You can find a link to “Long Afternoon Light” here.

As with so many of the poems in The Moon Before Morning, the sheer, almost incantatory beauty of this one draws you to read it again and again even as it continues to elude complete comprehension. The first three lines alone bear endless repetition for the hypnotic smoothness of their phonetic and rhythmical flow.

Although it’s smooth, this flow is made rich and subtle by the complication of syntax in line two. Here, “how long ago” is a parenthesis, and so logically it represents a syntactical disjunction, but the absence of punctuation and the seamless phonetic flow makes you read it not as a division but as an alteration of pace, like when the flow of a river bulges round and over a stone that doesn’t quite break the surface. Similar things happen later.

The strength and beauty of the poem depend on what might seem like contradictory qualities. These sharpen each other as complementary colours do. They’re interwoven so smoothly, with such a light touch, that you may barely notice how they work. Just within the first line, the topographical plainness of “small roads … in the foothills” is startled into a mysteriously vivid life by the insertion of the elusive metaphor of “written in sleep”. Light repeatedly plays against darkness, sometimes in a way that sounds almost paradoxical (for example in “with the bronze then deepening in the light“), although it’s true to the way some colours seem to intensify as light fades.

Concrete imagery plays against abstraction, vagueness and mystery, and images in close focus against a sense of distance and space. The delicate miniaturist images of the shy moss and the soundless crow give imaginative life to abstract musings and vistas of shadowy distance and then dissolve into them. The poem simultaneously stimulates the imagination and slips out of its grasp.

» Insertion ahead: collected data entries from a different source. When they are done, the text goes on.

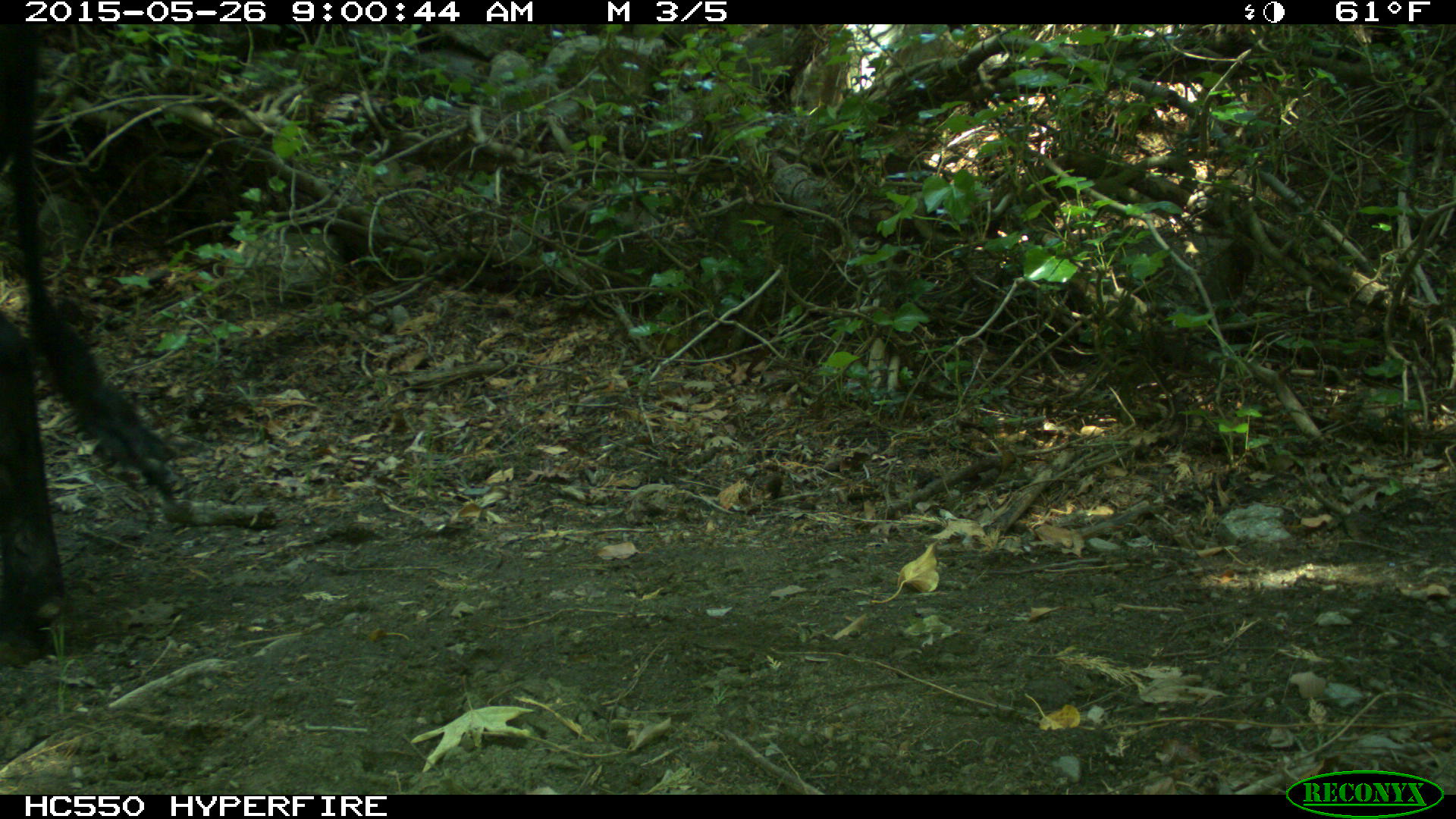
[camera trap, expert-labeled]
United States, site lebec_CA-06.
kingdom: Animalia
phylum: Chordata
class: Mammalia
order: Artiodactyla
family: Bovidae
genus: Bos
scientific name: Bos taurus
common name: domestic cow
Bos taurus (domestic cow).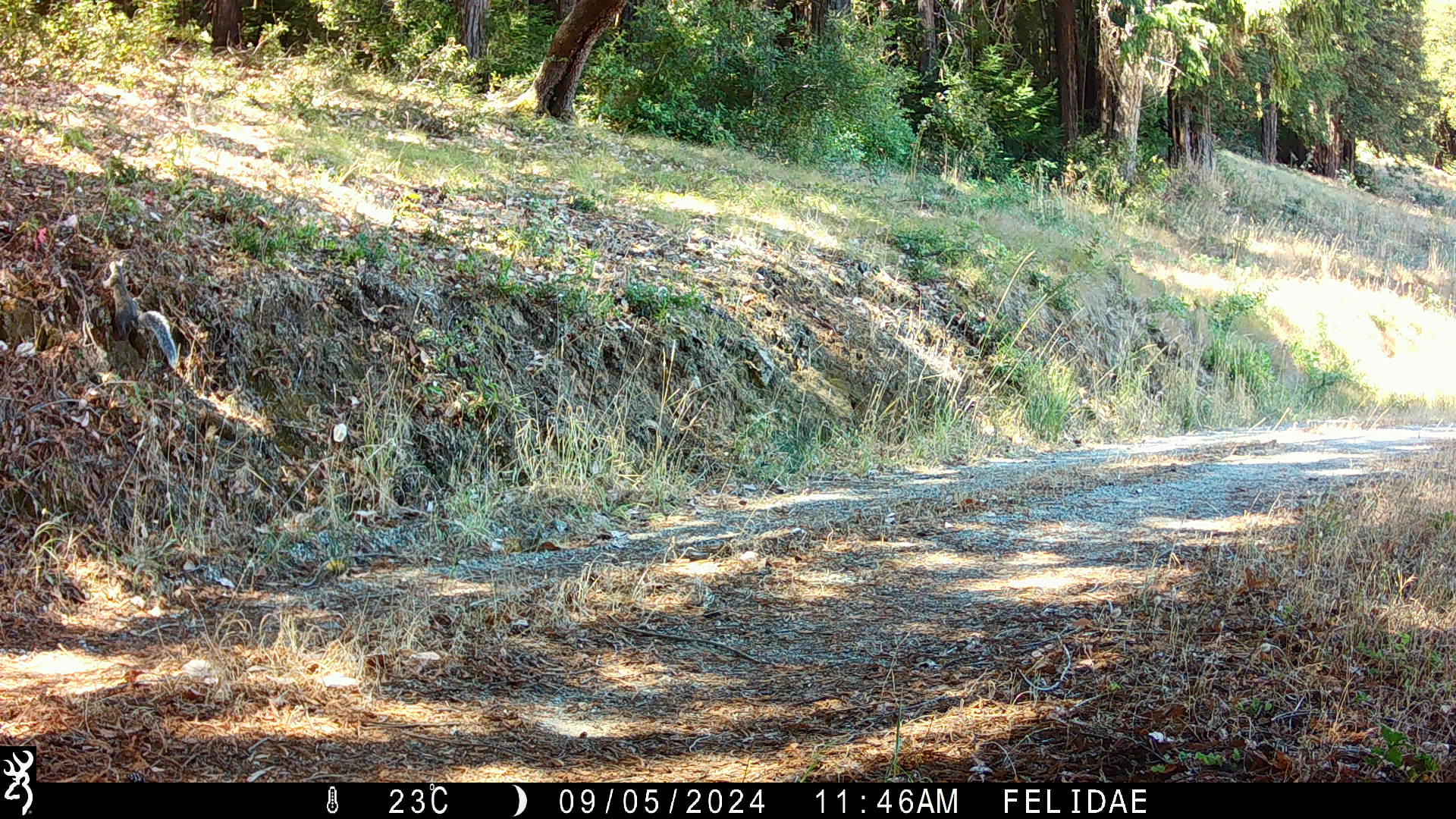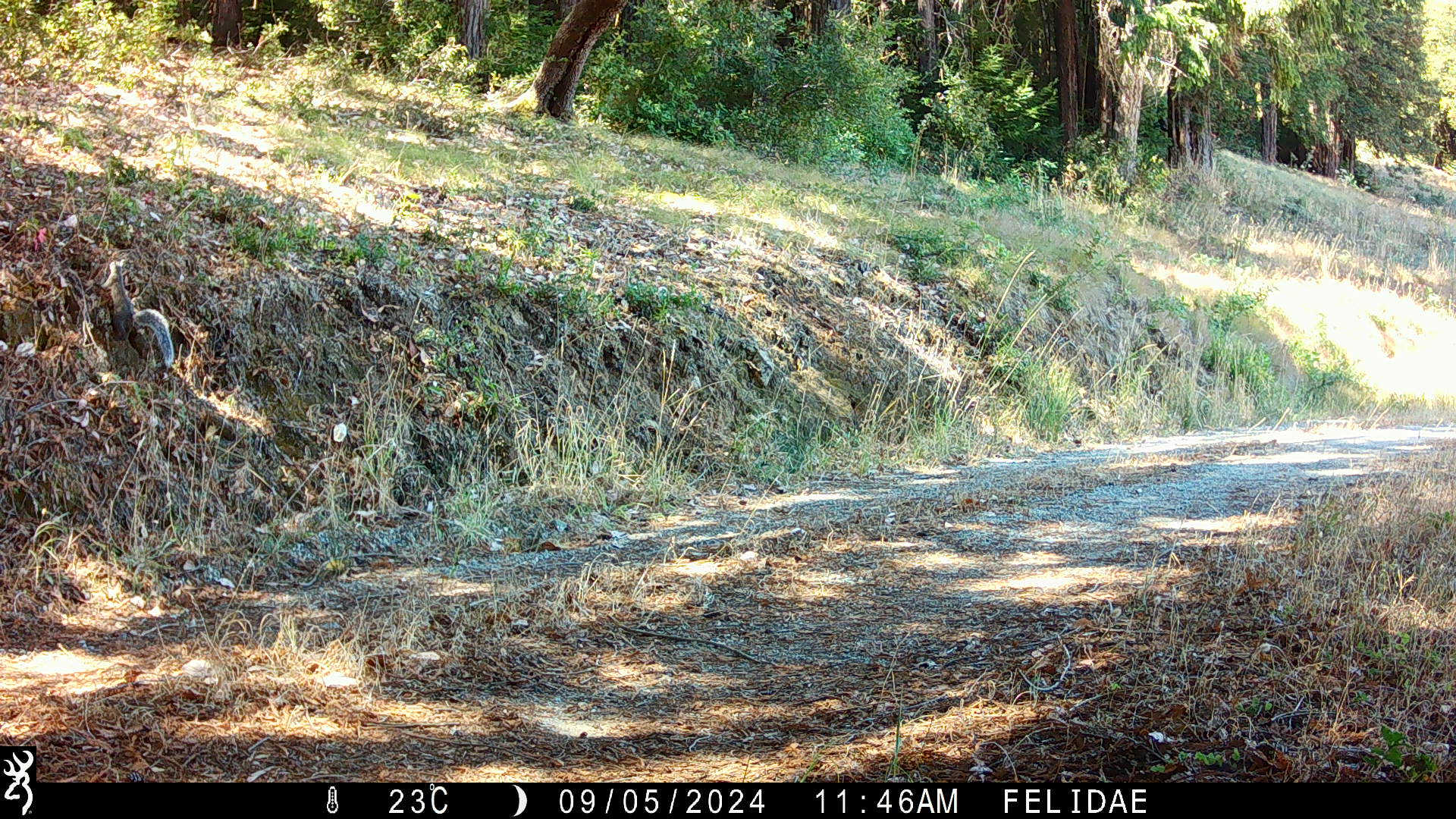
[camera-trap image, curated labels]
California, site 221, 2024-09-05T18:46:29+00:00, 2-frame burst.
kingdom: Animalia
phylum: Chordata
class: Mammalia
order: Rodentia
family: Sciuridae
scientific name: Sciuridae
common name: squirrel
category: unknown squirrel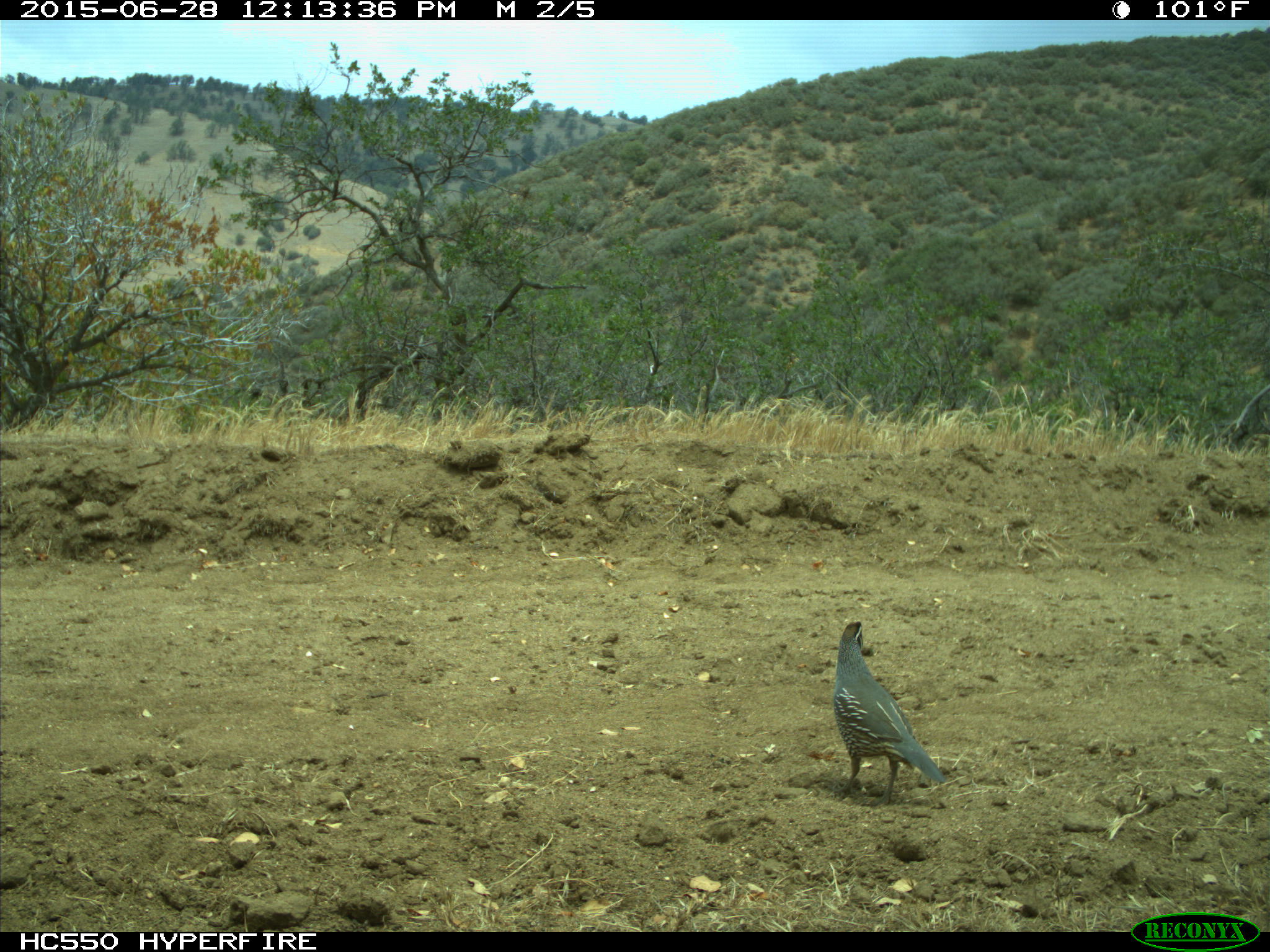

Part of the imaginative effect of the poem comes from a kind of subliminal transference from one phrase to another, a tingeing of one by the other. Animate and inanimate processes are drawn together, the sentient, purposeful movement of the crow lending an aura of animacy to the turning to itself of the moss and the slipping away of the moment, as if moss and moment were both small, shy animals.  In this way, the whole world of the poem is made to seem sentiently alive. Similarly the lengthening and merging of the shadows seems to echo the way paths stretch out and converge in the distance and the lengthening spatial perspectives of the last few lines, reaching away from the close-up on the moss, echoes or merges with lengthening perspectives of time as the poet muses on how the moment becomes history. The cross-over between imaginings of space and imaginings of time materialises the one and dematerialises the other, or makes both seem simultaneously material, almost tangible, and elusively immaterial.